Il gesto di gentilezza di un operatore umanitario ha cambiato la vita della migrante Mevan Babakar. Ventiquattro anni dopo, è finalmente riuscita a incontrarlo per dirgli grazie. La storia vede protagonisti Egbert e Mevan. Era l’inizio degli anni Novanta, all’epoca Mevan aveva 5 anni, viveva con sua madre in un centro di accoglienza nella città olandese di Bergen aan Zee ed era fuggita dal nord dell’Iraq, attraversando insieme ai genitori la Turchia, l’Azerbaijan e la Russia prima di raggiungere i Paesi Bassi, dove hanno vissuto in un campo nella città di Zwolle. Come raccontato dal sito web dell’Unhcr, la famiglia ha conosciuto nel campo profughi olandese Egbert, un operatore umanitario che lavorava lì e che, commosso dalla storia della bambina, le regalò una bicicletta.
Un regalo inaspettato che contribuì a cambiarle la vita
«Ricordo che il mio cuore esplodeva di gioia – racconta oggi Mevan – Non potevo credere che fosse mia. Quando qualcuno ti dà qualcosa che è più di quello che meriti, devi riconsiderare quanto vali». Non fu un semplice regalo. «Non era per la bici in sé. Quel regalo e i sentimenti che ha scatenato hanno finito per diventare la misura del mio stesso valore» dice Mevan. Dopo poco, la famiglia si trasferì a Londra. Mevan è cresciuta, ha avuto la possibilità di andare a scuola e si è laureata in bioingegneria all’Università di Sheffield e ha iniziato una carriera nei media. Ma la sua storia di migrante l’ha sempre contrassegnata, è sempre stata presente nella sua mente e nel suo cuore. E quel regalo nei suoi primi anni di vita, non l’ha mai scordato.

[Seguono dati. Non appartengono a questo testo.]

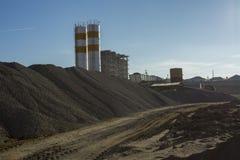Bauen Sie Zerkleinerungsmaschinenanlage in der Sand- und Kiesproduktion ab Stockfoto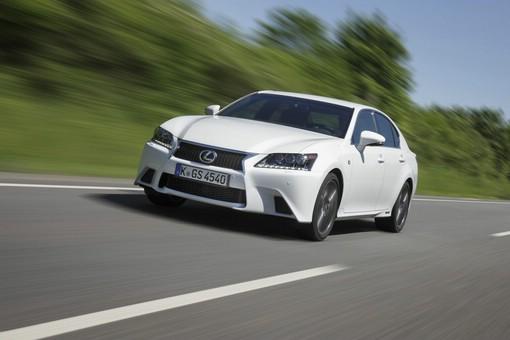 2012 Lexus GS 450h F-Sport in Weiß (Frontansicht, Fahraufnahme)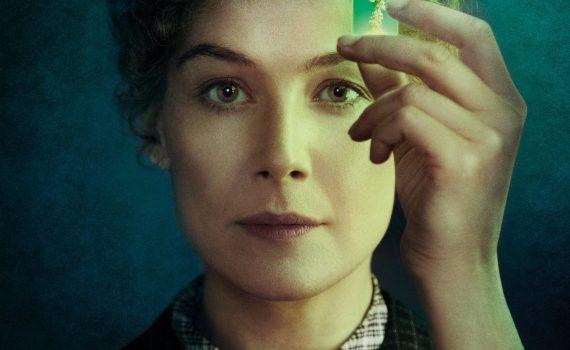 """Affiche du film """"Radioactive"""""""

Ecco perché, in un lungo excursus a ritroso della sua vita, ha cercato di risalire all’uomo che l’aveva aiutata e le aveva dato nuove speranze.
È così tornata nel paese dove c’era il campo profughi. «Sono andata al Comune e alla biblioteca locale e ho chiesto a più persone possibili. Nessuno ne sapeva molto. Un bibliotecario ha pensato che il campo potesse essere all’ospedale». Ma era difficilissimo trovare l’uomo senza neppure ricordare il suo nome. Eppure Mevan non si è arresa e ha deciso di raccontare con un tweet la sua vicenda. Il suo tweet iniziava così: «Ciao Internet, è una lunga storia, ma io ero una rifugiata». Poi ha raccontato tutto. Non avrebbe mai pensato di poter risalire a Egbert.
E invece il potere della Rete è stato inarrestabile.
Pochi minuti dopo, il suo post era stato ritwittato centinaia di volte. Tante persone si sono adoperate per rintracciare Egbert. Nel giro di un’ora, Mevan è stata invitata da un giornalista locale nel suo ufficio. Hanno registrato un’intervista per i social. Alla fine della giornata, Mevan aveva rintracciato la persona che cercava, e il martedì lei e il giornalista sono andati a fare visita ad Egbert, ritrovato in Germania. «È stato meraviglioso – dice lei – . È stato come vedere un parente che non vedi da tanto tempo».